There are various ways in which Brexit might be stopped. Legal opinion suggests that Article 50 may be unilaterally revoked. If agreement with the EU-27 is necessary, there is (still) every sign that it would be forthcoming. The constant message from the EU is that Brexit is not something they want to see happen. Parliamentary authority would be required for the Government to take such a step. A second referendum might well be thought to be politically necessary too.

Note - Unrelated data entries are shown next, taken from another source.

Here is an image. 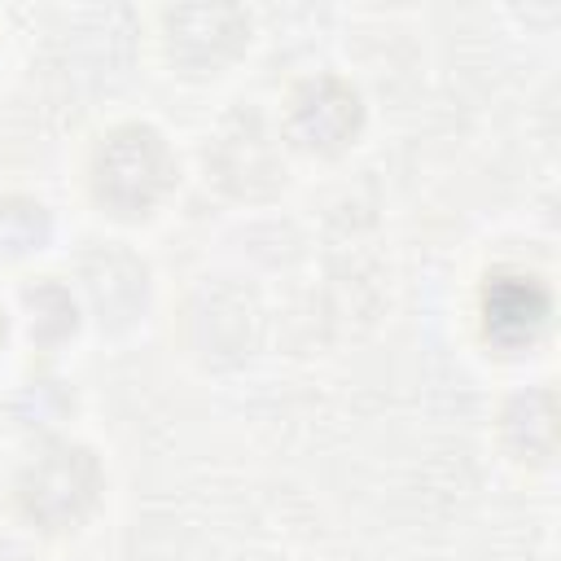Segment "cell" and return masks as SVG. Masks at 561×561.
<instances>
[{"instance_id":"6da1fadb","label":"cell","mask_w":561,"mask_h":561,"mask_svg":"<svg viewBox=\"0 0 561 561\" xmlns=\"http://www.w3.org/2000/svg\"><path fill=\"white\" fill-rule=\"evenodd\" d=\"M539 316H543V298H539L530 285H522V280L495 285V289L486 294V324H491L495 333H504V337L530 333V329L539 324Z\"/></svg>"}]
</instances>
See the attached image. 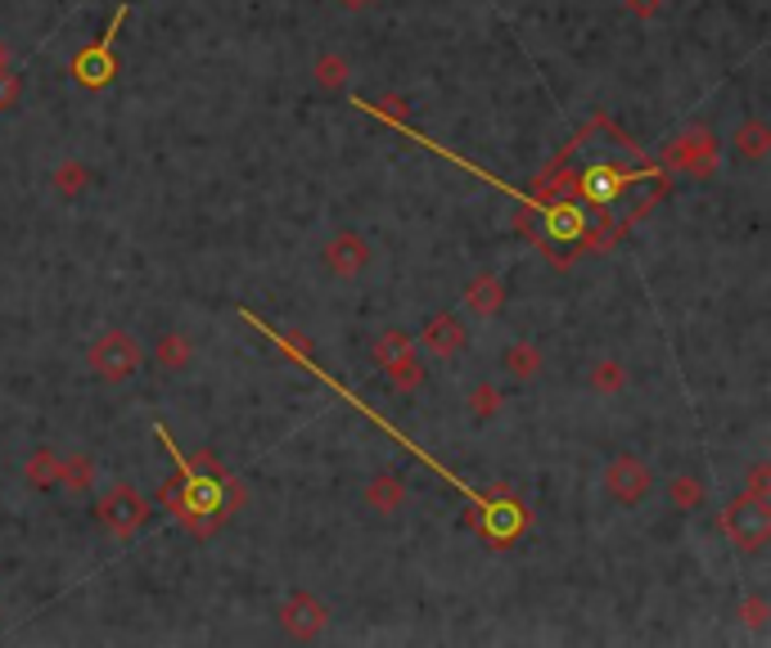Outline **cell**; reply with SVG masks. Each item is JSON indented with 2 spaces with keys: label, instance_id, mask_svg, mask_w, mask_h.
I'll list each match as a JSON object with an SVG mask.
<instances>
[{
  "label": "cell",
  "instance_id": "30bf717a",
  "mask_svg": "<svg viewBox=\"0 0 771 648\" xmlns=\"http://www.w3.org/2000/svg\"><path fill=\"white\" fill-rule=\"evenodd\" d=\"M501 307H505V284L497 275H474L465 284V311L469 316L492 320V316H501Z\"/></svg>",
  "mask_w": 771,
  "mask_h": 648
},
{
  "label": "cell",
  "instance_id": "277c9868",
  "mask_svg": "<svg viewBox=\"0 0 771 648\" xmlns=\"http://www.w3.org/2000/svg\"><path fill=\"white\" fill-rule=\"evenodd\" d=\"M127 23V5H118V14L108 19V27H104V36L95 46H86L78 59H72V82L78 86H86V91H100V86H108L118 78V59H114V42H118V27Z\"/></svg>",
  "mask_w": 771,
  "mask_h": 648
},
{
  "label": "cell",
  "instance_id": "2e32d148",
  "mask_svg": "<svg viewBox=\"0 0 771 648\" xmlns=\"http://www.w3.org/2000/svg\"><path fill=\"white\" fill-rule=\"evenodd\" d=\"M501 365H505V374L514 378V384H533L546 361H541V352L533 347V342H510L505 356H501Z\"/></svg>",
  "mask_w": 771,
  "mask_h": 648
},
{
  "label": "cell",
  "instance_id": "4fadbf2b",
  "mask_svg": "<svg viewBox=\"0 0 771 648\" xmlns=\"http://www.w3.org/2000/svg\"><path fill=\"white\" fill-rule=\"evenodd\" d=\"M731 149H736V158L745 163H762L767 149H771V131L762 118H745L736 131H731Z\"/></svg>",
  "mask_w": 771,
  "mask_h": 648
},
{
  "label": "cell",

The biggest risk in such a course is that many of those who voted leave will cry foul; that they will, once again, feel ignored, marginalised, and betrayed. One part of the answer to that involves saying that leave voters were first betrayed by the leave campaign, and then by those advocating Brexit, who have never been willing or able to articulate just what Brexit really means, and who have made one unconvincing pledge after another in an attempt to keep public opinion on their side. Another part of the answer is to acknowledge that the leave vote, at least in part, was a manifestation of a broken, unequal, political and economic system, in which the voices of far too many are unheard and unheeded. That must change. But, most important part of the answer is to say that it would be a bigger betrayal to continue with a policy which will damage the UK, and in particular in those areas where the leave vote was the strongest.

The Brexit process can and should be stopped. The referendum result does not mandate political, legal, social and economic self-harm. Once the Brexit process is stopped, the UK will have to work extraordinarily hard to mend relationships with its partners in the EU, and harder still to recapture its political influence worldwide. The task of rebalancing social disparities and healing wounds across the country will not be smaller. Working within EU structures, the UK can seek to reform those aspects of the EU which do not operate as well as they should, regaining a voice in the current debate, and strive to improve the lot of those it has, for too long, ignored.

2 thoughts on “A call to stop Brexit

  1. Paul Brennan

    Jolly good. But there will always be allegations of a democratic deficit if the referendum result is countermanded by the politicians. Conversely A second referendum, even were Remain to win, would be unwise, consigning our participation in the RU to the vagaries of ill-informed and manipulable populism – the rule of the virtual mob.

    I fear that the only way to stop Brexit is to give the hardline Brexit zealots their head and wait for the judgement of the international markets to fall.